No Bairro do Aleixo

terça-feira, abril 05, 2005

Júlia III.

Saiu de um táxi letra A. Tirou uma mala grande, cara, daquelas quadradas e resistentes, com rodinhas. Já não vinha ao Bairro há vários meses. As primas pensaram que se tinha mudado definitivamente. Arrumaram o quarto dela e puseram um anúncio em vários cafés das redondezas. Não apareceu ninguém para ocupar o quarto e a caixa com a roupa dela ficou a acumular pó num canto com humidade.
Entrou em casa, pagou a sua parte da renda em atraso e fechou-se no quarto. Não falou durante vários dias. Um rapaz desconhecido foi visitá-la algumas vezes.
Saiu à rua a primeira vez ontem. Já não é orgulhosa. Já não responde quando lhe mandam piropos. Já não lhe mandam piropos.
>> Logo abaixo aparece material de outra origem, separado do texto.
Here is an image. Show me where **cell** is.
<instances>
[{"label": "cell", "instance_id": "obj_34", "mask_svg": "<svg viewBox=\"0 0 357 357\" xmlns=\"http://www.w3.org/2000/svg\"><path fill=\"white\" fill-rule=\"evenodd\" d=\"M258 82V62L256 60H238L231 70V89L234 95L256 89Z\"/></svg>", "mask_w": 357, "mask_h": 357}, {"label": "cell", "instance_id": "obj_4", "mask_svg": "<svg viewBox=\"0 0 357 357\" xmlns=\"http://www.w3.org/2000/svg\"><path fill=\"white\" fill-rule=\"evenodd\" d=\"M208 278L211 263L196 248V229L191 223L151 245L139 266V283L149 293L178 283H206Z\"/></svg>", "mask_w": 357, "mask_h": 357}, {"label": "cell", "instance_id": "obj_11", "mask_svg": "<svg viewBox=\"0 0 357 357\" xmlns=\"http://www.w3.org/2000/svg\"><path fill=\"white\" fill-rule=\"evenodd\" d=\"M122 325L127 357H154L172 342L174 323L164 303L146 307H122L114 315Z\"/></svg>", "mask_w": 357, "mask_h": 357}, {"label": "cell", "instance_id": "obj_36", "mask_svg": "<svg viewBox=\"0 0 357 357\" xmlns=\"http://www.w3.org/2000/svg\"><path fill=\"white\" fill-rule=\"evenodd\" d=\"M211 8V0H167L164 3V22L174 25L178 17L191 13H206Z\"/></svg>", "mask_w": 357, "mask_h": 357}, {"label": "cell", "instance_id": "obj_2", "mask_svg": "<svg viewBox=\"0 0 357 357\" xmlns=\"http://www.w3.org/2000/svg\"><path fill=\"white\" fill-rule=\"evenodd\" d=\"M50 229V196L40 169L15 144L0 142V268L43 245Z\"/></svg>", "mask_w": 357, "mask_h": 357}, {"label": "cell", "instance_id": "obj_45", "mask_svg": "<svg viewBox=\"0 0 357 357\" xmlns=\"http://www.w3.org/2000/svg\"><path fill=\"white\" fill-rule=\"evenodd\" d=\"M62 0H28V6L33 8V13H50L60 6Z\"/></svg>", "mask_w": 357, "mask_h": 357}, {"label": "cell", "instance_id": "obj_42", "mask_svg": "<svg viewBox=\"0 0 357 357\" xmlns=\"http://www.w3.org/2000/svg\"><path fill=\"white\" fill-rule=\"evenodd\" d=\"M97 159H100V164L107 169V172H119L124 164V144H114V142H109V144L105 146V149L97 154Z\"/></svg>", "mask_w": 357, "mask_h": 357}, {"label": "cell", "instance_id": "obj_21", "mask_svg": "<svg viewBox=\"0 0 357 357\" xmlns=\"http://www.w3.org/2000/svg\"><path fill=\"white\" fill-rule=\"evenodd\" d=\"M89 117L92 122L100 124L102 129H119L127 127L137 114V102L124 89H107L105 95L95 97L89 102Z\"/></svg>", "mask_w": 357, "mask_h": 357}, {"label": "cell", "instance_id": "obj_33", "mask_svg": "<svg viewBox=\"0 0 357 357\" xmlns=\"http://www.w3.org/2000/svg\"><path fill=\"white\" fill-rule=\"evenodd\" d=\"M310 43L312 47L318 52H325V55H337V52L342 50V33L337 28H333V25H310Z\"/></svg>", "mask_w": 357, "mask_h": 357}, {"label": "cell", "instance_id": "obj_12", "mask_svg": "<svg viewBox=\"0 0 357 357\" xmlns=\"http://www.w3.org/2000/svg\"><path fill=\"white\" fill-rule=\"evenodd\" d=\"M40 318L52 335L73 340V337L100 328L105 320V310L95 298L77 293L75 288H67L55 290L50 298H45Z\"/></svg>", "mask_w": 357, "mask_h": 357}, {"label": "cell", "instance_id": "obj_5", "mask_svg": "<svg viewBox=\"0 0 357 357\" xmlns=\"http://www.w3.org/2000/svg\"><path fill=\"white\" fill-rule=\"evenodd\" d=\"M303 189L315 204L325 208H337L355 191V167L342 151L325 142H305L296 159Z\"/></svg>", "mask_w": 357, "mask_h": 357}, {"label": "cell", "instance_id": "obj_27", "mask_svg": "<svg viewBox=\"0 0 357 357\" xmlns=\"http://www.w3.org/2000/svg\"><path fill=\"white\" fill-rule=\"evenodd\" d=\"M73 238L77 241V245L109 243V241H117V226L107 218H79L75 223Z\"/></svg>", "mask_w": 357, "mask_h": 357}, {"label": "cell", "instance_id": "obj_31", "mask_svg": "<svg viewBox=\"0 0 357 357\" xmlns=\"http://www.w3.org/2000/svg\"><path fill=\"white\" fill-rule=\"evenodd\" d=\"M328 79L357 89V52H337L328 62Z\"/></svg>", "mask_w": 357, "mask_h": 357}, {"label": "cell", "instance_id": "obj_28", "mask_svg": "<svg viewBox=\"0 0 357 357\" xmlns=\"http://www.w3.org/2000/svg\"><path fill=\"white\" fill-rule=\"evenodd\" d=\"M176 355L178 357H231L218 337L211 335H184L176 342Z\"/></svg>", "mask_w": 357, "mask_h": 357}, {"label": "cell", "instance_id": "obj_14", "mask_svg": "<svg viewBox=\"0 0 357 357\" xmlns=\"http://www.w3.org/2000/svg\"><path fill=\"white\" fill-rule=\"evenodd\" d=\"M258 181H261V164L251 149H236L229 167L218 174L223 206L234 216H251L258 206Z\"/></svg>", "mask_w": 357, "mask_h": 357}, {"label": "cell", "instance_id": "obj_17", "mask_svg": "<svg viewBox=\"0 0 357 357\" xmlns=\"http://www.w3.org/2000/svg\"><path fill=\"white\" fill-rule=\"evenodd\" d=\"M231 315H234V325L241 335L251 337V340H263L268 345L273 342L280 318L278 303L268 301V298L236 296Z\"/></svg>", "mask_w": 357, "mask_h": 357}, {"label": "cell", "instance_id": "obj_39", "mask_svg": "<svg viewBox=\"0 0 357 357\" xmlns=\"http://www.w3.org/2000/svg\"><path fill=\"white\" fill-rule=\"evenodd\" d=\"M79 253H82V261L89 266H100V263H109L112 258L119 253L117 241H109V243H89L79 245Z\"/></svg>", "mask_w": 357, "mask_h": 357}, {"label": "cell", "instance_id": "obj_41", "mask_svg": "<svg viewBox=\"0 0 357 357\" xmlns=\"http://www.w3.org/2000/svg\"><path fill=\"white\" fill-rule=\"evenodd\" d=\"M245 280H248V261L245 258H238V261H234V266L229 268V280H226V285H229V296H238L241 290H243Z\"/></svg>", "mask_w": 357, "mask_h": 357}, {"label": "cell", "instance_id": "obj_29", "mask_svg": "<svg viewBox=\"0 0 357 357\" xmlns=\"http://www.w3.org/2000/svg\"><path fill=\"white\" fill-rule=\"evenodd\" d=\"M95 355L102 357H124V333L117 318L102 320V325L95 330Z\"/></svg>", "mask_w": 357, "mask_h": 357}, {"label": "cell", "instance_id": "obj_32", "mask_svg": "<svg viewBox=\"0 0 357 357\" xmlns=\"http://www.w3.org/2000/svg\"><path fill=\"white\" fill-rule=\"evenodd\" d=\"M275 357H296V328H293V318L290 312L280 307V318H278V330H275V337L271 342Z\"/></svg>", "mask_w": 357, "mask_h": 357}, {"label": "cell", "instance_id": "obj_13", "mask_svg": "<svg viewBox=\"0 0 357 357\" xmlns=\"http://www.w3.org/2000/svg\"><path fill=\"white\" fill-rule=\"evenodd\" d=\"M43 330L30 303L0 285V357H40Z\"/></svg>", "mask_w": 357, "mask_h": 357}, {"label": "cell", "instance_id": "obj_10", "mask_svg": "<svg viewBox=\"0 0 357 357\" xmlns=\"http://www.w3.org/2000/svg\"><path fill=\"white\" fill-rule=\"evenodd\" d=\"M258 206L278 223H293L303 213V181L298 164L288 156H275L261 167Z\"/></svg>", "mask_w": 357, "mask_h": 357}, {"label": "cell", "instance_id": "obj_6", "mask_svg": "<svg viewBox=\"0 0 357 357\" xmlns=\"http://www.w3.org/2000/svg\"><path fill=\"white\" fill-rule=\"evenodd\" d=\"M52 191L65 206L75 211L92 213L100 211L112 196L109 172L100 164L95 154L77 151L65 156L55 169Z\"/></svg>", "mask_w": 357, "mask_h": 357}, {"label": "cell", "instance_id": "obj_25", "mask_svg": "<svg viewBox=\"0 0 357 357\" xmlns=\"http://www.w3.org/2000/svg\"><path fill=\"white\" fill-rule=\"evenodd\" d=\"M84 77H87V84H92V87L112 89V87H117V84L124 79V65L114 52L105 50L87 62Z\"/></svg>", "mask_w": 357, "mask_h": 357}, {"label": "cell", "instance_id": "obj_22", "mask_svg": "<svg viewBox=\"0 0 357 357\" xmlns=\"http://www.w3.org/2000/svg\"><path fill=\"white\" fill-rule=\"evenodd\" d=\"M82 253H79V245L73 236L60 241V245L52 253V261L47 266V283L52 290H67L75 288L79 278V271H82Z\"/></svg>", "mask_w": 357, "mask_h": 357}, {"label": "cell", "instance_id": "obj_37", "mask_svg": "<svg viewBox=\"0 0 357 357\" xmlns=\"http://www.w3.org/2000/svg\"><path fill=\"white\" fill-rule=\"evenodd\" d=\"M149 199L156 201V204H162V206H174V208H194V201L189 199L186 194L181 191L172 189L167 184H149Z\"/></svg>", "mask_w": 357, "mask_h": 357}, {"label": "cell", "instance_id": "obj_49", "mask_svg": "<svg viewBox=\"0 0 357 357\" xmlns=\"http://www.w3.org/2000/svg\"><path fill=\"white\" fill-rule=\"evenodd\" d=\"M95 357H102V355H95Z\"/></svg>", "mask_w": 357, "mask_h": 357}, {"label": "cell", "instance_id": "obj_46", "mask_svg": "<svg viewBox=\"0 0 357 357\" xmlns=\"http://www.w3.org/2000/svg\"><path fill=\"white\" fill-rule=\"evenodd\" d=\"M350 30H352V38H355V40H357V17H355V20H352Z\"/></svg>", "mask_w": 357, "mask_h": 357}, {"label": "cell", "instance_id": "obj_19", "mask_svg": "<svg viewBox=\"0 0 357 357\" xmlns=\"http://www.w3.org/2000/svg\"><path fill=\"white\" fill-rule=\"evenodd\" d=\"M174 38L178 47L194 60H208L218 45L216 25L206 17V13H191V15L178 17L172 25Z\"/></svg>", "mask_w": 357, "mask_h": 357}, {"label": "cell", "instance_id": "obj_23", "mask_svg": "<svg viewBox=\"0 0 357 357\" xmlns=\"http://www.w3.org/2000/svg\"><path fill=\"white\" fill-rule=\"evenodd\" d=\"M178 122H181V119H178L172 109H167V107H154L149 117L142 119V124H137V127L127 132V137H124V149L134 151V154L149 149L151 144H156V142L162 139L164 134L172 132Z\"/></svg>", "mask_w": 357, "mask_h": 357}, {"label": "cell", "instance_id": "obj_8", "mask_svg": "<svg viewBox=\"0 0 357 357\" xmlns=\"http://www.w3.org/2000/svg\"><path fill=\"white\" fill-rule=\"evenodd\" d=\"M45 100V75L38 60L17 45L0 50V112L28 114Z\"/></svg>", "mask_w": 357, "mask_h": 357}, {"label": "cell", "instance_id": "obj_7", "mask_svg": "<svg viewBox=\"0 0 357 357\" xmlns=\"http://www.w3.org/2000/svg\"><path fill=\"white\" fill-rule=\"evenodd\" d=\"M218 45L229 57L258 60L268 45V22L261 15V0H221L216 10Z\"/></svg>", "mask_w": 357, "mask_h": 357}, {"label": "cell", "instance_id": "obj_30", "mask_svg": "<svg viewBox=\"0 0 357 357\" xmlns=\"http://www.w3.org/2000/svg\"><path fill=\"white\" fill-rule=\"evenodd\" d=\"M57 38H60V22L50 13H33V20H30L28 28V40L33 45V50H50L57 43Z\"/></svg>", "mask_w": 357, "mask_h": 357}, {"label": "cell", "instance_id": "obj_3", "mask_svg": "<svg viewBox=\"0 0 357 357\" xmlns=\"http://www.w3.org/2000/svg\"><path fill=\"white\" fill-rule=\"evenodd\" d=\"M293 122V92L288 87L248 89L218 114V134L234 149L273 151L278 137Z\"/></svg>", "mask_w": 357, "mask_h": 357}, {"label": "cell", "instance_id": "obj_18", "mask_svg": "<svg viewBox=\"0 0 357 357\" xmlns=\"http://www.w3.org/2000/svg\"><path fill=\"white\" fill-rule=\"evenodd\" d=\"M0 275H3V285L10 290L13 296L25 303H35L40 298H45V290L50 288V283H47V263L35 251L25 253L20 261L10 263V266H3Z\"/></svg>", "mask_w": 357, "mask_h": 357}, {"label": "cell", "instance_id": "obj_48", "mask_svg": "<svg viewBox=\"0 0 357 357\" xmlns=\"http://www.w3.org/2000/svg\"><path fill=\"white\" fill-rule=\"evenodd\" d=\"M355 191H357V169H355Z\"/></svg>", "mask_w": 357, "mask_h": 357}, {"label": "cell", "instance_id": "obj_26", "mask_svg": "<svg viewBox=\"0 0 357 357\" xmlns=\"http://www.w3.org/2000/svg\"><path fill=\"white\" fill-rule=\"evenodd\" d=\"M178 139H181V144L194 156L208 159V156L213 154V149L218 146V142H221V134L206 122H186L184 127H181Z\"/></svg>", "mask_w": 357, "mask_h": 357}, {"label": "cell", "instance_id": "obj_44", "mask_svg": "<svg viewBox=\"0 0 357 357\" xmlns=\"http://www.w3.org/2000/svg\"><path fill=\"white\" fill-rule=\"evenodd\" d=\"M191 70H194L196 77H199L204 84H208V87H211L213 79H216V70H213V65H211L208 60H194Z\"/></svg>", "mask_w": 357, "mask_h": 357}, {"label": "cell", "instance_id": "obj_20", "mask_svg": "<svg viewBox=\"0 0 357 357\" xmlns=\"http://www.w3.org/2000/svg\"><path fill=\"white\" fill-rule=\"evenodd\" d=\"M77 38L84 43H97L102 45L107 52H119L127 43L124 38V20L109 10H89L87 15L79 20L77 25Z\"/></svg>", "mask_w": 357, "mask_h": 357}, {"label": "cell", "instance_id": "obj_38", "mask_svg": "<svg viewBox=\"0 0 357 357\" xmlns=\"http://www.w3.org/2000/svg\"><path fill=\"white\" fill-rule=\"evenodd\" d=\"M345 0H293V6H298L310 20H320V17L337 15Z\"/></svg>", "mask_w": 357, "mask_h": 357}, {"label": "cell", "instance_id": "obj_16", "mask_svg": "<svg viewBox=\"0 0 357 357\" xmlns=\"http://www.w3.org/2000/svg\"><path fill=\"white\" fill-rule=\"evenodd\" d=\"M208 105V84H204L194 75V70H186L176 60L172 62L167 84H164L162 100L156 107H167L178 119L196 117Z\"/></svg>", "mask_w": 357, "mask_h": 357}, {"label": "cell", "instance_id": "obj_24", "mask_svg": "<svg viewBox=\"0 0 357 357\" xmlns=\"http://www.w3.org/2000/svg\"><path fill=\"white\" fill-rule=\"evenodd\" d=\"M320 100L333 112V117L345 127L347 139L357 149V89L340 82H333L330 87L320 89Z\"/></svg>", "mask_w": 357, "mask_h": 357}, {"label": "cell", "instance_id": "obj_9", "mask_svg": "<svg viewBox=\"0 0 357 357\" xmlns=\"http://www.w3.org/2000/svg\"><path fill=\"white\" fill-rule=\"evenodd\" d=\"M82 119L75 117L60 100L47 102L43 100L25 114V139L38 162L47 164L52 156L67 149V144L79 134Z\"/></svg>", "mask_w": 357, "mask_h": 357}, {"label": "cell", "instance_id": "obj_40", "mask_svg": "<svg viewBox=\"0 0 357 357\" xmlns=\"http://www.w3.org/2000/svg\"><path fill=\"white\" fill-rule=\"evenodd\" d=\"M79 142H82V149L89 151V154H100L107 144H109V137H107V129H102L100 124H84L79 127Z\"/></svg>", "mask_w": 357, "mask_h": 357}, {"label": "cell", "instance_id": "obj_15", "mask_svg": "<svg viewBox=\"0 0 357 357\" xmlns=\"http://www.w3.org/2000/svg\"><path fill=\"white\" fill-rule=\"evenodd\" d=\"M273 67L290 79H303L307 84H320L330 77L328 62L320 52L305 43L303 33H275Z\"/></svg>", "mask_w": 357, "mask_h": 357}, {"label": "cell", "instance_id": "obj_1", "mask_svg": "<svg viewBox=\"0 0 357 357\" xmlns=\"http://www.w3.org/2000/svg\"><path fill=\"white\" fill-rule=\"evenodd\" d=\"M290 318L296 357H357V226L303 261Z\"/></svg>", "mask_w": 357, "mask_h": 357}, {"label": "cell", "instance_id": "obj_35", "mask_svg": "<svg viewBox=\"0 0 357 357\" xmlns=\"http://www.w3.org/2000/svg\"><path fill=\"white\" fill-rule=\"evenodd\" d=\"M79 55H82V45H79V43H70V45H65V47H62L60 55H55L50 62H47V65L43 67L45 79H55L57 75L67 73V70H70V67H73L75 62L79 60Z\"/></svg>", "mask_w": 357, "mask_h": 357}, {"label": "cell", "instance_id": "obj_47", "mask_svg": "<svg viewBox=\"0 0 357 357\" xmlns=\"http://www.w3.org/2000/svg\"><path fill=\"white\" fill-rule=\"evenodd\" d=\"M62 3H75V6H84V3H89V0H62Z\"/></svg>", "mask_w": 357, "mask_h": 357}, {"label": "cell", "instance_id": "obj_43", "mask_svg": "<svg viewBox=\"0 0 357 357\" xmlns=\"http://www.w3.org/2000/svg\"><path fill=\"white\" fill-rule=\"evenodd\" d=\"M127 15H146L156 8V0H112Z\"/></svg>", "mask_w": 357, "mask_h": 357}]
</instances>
Engordou, envelheceu, deitou fora as mini-saias, as blusas decotadas, deixou de pintar o cabelo. Ofereceu-se para mulher-a-dias e outros serviços. Não quer pôr anúncios no jornal. Prefere engatar na rua, durante a noite. Baixou os preços e trabalha mais para ter a mesma receita. Quando pensa no Jim, já não é com desprezo, mas com saudade. Dentro de algumas semanas vai dar entrada nas urgências do Hospital de Santo António.
A recepcionista ou a gerente de uma pensão na baixa vai responder na polícia: ‘Foi encontrada na cama. Sangrava muito. Entrou na pensão ontem ao fim da tarde com um homem. A empregada, de manhã, bateu à porta para mudar os lençóis. Ele saiu de madrugada. Não deixou identificação. Normalmente não pedimos. Ela é conhecida. Levava para lá quase todos os clientes. O quarto ficava só para ela toda a noite. O primeiro normalmente era por volta das seis ou sete da tarde. Talvez uns três ou quatro por noite. Nunca entrou com mais do que um.’